# Guidance On Buying A Used Outback



## Joejenn107 (Jan 9, 2013)

My wife and I have been RVing since 03 with our 97 Jayco 5th wheel and are looking to upgrade to a used 2006 Keystone Outback Sidney 28 FRLS. I know to check the appliances, roof, etc...but was wondering if there some unique areas or problems to be aware of before buying. We gave it the quick look and really like it and want to go back armed with as much knowlegde as possible before giving it a hard look and negotiating. I was concerned there were so many recent complaints about Keystone at [email protected] Those complaints seemed to be mostly about newer larger units. The white wrap is peeling on some of the cabinetry but I have read about possible solutions for that. Any assistance, warnings, or advice would be appreciated. Thanks. Hoping to be an "Outbacker in an Outback Soon"


----------



## Oregon_Camper (Sep 13, 2004)

Click on this link to get my Pre Delivery Document. Print this out...plan on taking about 4 hours to complete. While not 100%, this will allow you to catch a lot of issues that normally would be overlooked. Please let the buyer know you plan on doing this, otherwise they might be a bit off if you ask to spend 4 hours looking over the unit.


----------



## Joejenn107 (Jan 9, 2013)

Oregon_Camper said:


> Click on this link to get my Pre Delivery Document. Print this out...plan on taking about 4 hours to complete. While not 100%, this will allow you to catch a lot of issues that normally would be overlooked. Please let the buyer know you plan on doing this, otherwise they might be a bit off if you ask to spend 4 hours looking over the unit.


Thank You - very much!
This is very complete checklist. The seller is a local dealer (not associated with the big box dealers) and I think will have no issues with me giving it a thorough review.


----------



## W5CI (Apr 21, 2009)

Check with Lakeshore RV in MI, before you buy a used Outback, you will be suprised.


----------



## Joejenn107 (Jan 9, 2013)

danny285 said:


> Check with Lakeshore RV in MI, before you buy a used Outback, you will be suprised.
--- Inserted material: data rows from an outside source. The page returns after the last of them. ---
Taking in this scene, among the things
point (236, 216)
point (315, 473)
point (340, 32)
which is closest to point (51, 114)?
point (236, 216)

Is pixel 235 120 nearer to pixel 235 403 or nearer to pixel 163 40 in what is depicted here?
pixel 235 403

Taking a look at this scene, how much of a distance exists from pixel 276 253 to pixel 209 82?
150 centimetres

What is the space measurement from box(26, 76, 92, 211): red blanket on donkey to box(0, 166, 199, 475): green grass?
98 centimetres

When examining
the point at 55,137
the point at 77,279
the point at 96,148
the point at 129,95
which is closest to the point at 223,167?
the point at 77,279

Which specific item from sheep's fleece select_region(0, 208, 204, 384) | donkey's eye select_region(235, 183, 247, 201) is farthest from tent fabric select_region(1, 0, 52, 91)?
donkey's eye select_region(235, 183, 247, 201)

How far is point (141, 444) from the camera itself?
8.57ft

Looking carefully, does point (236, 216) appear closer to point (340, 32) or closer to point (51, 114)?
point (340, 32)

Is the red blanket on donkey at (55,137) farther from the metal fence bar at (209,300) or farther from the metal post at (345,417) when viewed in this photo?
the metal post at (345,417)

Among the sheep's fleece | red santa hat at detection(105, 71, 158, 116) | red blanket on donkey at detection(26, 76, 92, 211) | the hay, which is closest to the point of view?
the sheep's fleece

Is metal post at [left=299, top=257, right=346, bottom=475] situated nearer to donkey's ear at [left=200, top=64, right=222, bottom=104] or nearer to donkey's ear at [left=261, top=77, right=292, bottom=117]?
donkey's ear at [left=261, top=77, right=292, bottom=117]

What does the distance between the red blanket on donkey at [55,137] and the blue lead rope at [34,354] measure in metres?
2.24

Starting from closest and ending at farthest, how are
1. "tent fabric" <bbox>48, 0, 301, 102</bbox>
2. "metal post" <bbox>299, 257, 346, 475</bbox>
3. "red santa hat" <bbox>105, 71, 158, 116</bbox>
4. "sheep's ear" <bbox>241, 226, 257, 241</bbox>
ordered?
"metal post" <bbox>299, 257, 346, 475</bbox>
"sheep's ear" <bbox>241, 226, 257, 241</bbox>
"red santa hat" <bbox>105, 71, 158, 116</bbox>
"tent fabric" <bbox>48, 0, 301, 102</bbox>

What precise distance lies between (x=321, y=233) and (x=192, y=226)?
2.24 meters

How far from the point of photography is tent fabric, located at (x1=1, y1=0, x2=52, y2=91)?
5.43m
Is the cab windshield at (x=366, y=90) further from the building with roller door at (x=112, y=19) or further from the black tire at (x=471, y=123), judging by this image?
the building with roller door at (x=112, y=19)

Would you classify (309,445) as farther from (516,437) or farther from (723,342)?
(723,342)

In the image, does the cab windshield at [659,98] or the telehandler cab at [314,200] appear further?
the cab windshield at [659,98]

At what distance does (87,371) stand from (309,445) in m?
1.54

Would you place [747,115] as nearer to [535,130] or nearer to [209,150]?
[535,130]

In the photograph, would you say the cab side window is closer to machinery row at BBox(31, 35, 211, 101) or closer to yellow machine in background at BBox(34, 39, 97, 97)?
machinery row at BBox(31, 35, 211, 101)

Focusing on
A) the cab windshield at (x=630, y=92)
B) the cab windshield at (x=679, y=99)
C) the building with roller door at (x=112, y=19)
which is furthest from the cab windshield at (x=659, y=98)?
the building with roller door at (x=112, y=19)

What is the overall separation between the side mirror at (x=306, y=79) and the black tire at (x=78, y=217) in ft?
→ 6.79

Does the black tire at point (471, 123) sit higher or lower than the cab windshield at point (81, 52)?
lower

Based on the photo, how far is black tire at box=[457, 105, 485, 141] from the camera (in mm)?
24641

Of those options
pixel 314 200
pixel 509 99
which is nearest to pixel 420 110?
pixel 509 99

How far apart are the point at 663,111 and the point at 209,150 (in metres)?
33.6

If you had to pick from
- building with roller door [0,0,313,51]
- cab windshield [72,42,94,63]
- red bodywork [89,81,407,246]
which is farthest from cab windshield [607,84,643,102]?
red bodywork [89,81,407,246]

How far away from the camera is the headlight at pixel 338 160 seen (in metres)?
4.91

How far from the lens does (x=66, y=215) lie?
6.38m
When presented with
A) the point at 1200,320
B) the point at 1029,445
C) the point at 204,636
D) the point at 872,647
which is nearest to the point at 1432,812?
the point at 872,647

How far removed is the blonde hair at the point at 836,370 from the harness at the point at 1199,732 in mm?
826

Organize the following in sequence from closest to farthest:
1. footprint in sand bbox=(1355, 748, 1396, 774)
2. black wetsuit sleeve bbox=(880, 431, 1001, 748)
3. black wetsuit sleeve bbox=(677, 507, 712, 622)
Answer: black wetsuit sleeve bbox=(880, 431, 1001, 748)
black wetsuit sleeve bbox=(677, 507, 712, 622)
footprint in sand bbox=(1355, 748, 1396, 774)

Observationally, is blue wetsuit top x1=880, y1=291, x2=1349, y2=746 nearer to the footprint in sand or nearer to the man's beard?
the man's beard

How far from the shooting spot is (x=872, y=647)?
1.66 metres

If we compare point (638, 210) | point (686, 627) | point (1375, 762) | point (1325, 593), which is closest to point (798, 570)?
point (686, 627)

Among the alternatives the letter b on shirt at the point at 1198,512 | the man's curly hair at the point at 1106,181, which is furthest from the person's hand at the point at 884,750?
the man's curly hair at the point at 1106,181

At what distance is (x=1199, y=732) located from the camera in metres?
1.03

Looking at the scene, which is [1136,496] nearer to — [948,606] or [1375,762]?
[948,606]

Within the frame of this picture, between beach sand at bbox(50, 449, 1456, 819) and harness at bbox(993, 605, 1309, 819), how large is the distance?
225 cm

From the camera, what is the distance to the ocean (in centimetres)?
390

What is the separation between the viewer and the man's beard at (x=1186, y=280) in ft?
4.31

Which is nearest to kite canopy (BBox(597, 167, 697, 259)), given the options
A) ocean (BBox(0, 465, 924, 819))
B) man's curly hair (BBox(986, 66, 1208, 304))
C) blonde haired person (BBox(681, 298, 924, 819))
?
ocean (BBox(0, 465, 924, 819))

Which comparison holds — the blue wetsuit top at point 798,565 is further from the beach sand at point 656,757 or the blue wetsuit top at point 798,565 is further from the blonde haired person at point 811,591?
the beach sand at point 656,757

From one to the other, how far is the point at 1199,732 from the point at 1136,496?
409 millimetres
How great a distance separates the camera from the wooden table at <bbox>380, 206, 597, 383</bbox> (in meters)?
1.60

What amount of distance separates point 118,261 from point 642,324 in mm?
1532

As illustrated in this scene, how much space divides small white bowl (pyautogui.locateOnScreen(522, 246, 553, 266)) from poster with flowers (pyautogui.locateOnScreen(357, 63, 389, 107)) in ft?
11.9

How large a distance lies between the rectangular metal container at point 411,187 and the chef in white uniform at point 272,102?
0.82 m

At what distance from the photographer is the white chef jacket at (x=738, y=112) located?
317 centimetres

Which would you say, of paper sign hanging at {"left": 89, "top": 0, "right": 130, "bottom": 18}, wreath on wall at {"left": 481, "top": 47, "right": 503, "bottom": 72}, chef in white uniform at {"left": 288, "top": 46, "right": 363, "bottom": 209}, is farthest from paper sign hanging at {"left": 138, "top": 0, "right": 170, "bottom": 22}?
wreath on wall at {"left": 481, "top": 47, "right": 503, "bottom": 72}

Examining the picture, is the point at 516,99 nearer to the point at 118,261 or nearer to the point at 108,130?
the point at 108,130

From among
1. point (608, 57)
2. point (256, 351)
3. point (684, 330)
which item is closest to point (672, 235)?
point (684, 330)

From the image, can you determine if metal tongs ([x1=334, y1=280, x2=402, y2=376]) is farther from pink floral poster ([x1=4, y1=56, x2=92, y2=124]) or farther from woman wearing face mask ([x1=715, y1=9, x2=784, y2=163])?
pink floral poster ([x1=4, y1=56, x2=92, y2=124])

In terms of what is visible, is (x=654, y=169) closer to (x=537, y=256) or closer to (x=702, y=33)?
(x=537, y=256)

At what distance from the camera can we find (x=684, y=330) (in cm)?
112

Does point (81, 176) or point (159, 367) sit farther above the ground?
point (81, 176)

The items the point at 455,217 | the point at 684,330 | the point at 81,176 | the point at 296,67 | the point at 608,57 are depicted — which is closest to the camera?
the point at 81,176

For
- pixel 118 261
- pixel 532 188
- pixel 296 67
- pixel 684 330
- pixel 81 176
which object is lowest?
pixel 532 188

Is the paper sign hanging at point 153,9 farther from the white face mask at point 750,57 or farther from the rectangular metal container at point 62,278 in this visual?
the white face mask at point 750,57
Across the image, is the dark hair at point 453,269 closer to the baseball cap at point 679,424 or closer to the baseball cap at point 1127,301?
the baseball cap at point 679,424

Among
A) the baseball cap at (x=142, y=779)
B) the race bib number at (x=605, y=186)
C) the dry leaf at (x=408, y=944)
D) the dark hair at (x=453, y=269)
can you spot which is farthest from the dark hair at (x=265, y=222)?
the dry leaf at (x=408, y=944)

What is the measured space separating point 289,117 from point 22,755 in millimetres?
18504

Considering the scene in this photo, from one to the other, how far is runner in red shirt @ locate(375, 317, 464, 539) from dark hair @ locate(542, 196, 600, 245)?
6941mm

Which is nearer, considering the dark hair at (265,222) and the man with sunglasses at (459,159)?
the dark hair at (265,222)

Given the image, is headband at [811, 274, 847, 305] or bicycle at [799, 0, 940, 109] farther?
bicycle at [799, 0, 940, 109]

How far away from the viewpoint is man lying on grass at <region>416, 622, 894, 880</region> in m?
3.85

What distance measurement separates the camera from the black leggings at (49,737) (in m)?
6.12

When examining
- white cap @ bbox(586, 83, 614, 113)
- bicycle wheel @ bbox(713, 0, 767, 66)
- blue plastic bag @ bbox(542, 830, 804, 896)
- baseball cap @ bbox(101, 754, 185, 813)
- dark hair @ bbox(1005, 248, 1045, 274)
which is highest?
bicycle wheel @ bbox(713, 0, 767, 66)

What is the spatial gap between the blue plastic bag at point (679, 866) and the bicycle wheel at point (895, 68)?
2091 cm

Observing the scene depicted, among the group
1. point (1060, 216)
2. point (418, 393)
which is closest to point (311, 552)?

That was a great suggestion! Lots to look at and consider. Currently live in Ga but gives me idea of competitive pricing. It would not be ruled out to go get one either if everything was just right.


----------



## Jewellfamily (Sep 25, 2010)

or Holman RV in Ohio. They should be closer to you. They are another wholesale dealer


----------



## Joejenn107 (Jan 9, 2013)

Jewellfamily said:


> or Holman RV in Ohio. They should be closer to you. They are another wholesale dealer


Thanks--they have a great inventory of new vehicles but fewer used ones. Hopefully they will be around in 8 years when we can be retired and justify spending the money and have the time in a new unit! Right now it is another used one for us.


----------